Ventura County Sheriff’s Capt. Eric Buschow said his agency began accepting service instructions for restraining orders via fax and email during the pandemic. In Orange County, the Sheriff’s Department began accepting such documents via mail or through drop-off boxes placed outside department buildings or courthouses, said Carrie Braun, a spokeswoman for the agency. In some cases, she said, restraining order instructions would also be sent directly to the Sheriff’s Department from the court that granted the order.
Carrasco said such exceptions would be impossible because of the volume of requests made in L.A. County. Braun said the Orange County Sheriff’s Department served 847 restraining orders from September 2020 through February 2021, slightly more than the average number of requests Carrasco said his department received each month during the pandemic.
It is not clear why instructions to serve restraining orders are not sent directly from L.A. County courtrooms to the Sheriff’s Department, though Carrasco said it is not common practice for the courts to do so in other civil matters. A court spokesperson declined to comment.
But attorneys representing victims of domestic and elder abuse have continued to plead for compromise. Amanda Jancu, a senior attorney with the Los Angeles Center for Law and Justice, said the Sheriff’s Department’s rigid posture has created a “two-tiered system of justice.”
Many clients who rely on the Sheriff’s Department to serve court orders are low-income and cannot afford a private process server, she said. Jancu also noted that many of her clients lack access to a computer, printer or vehicle, meaning they had to expose themselves to public transit or other crowded spaces to get their paperwork together or reach a courthouse.
The COVID-19 pandemic has also led prosecutors to delay filing charges in some cases out of concern that the county’s massive case backlog might lead to speedy trial issues, and advocates say some abuse victims have no other legal respite besides a restraining order. In some cases, Jancu said, the delay in processing by the Sheriff’s Department has led to situations in which abusers can continue to harass their victims without consequence.
“Delaying service is detrimental in these cases,” she said. “We’ve had a lot of clients where they’re trying to file police reports and there’s not a proof of service, so there can’t be an arrest.”

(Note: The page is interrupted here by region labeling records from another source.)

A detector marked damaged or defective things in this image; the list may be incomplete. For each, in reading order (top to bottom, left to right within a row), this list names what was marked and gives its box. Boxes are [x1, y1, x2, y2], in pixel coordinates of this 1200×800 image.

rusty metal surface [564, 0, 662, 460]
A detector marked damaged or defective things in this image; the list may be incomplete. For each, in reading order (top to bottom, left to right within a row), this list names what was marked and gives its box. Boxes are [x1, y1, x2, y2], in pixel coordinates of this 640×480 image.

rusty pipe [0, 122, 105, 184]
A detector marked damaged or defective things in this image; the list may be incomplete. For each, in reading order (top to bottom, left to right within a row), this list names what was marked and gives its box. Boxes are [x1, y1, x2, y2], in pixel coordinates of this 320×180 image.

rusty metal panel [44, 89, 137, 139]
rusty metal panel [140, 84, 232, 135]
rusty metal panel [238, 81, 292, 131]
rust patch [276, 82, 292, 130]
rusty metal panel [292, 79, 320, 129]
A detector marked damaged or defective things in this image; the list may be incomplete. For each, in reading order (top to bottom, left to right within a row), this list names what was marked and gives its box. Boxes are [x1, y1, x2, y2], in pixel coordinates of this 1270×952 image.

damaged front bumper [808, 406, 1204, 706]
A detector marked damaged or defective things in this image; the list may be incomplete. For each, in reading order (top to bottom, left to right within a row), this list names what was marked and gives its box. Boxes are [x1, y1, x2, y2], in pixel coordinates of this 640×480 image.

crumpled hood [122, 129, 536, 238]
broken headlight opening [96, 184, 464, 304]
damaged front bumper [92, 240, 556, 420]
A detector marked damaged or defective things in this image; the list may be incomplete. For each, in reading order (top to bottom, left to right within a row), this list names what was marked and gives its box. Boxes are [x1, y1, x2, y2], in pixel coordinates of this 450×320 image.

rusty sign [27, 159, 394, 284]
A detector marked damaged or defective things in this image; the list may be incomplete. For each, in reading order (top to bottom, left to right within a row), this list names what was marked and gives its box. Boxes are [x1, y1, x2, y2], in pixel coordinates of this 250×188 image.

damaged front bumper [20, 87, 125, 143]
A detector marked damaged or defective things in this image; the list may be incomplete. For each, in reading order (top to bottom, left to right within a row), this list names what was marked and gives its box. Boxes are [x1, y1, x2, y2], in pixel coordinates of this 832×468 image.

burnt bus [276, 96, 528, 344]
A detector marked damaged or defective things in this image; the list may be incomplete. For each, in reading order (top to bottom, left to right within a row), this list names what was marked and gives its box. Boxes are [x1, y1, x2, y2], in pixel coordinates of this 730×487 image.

Carrasco said the department is working on updating its intake process but is not set up to receive electronic submissions. Jancu said she hopes the Sheriff’s Department becomes more collaborative with advocacy groups to find a solution that helps the most important people in the process — abuse victims.
“A lot of the process is frustrating,” she said. “You would hope that the Sheriff’s Department … would want to work with people who are working exclusively with survivors of abuse and have fair insight into the barriers that are being formed.”